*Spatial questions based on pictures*

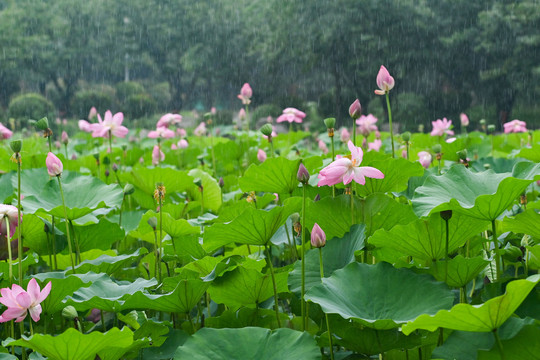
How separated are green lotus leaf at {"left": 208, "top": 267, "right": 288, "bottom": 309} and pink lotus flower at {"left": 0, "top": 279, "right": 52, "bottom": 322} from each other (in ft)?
0.81

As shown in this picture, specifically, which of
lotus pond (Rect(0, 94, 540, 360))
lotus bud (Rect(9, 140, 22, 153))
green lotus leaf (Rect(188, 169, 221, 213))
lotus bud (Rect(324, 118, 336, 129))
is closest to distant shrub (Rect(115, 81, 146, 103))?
green lotus leaf (Rect(188, 169, 221, 213))

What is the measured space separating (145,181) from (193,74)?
14656mm

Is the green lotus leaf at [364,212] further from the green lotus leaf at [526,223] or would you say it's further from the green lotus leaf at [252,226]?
the green lotus leaf at [526,223]

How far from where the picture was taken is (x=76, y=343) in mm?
688

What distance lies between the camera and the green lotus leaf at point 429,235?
869 millimetres

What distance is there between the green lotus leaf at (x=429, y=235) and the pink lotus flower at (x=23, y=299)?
47 cm

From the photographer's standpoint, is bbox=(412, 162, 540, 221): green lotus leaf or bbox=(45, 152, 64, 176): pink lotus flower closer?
bbox=(412, 162, 540, 221): green lotus leaf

*WHAT IS NEEDED*
Render every line of the entries above as a Markdown table with two columns, No. and Text, where No. numbers the rows and Text holds the line. Omit blank lines and the pictures.

*CORRECT ANSWER*
| No. | Text |
|---|---|
| 1 | How separated are green lotus leaf at {"left": 208, "top": 267, "right": 288, "bottom": 309} and pink lotus flower at {"left": 0, "top": 279, "right": 52, "bottom": 322} from each other (in ft)? |
| 2 | 0.81 |
| 3 | As shown in this picture, specifically, which of |
| 4 | lotus pond (Rect(0, 94, 540, 360)) |
| 5 | lotus bud (Rect(9, 140, 22, 153)) |
| 6 | green lotus leaf (Rect(188, 169, 221, 213)) |
| 7 | lotus bud (Rect(324, 118, 336, 129)) |
| 8 | is closest to distant shrub (Rect(115, 81, 146, 103))? |
| 9 | green lotus leaf (Rect(188, 169, 221, 213)) |
| 10 | What is the measured space separating (145,181) from (193,74)? |
| 11 | 14656mm |
| 12 | Is the green lotus leaf at [364,212] further from the green lotus leaf at [526,223] or would you say it's further from the green lotus leaf at [252,226]? |
| 13 | the green lotus leaf at [526,223] |
| 14 | How far from where the picture was taken is (x=76, y=343) in mm? |
| 15 | 688 |
| 16 | What distance lies between the camera and the green lotus leaf at point 429,235? |
| 17 | 869 millimetres |
| 18 | What distance is there between the green lotus leaf at (x=429, y=235) and the pink lotus flower at (x=23, y=299)? |
| 19 | 47 cm |
| 20 | From the photographer's standpoint, is bbox=(412, 162, 540, 221): green lotus leaf or bbox=(45, 152, 64, 176): pink lotus flower closer? |
| 21 | bbox=(412, 162, 540, 221): green lotus leaf |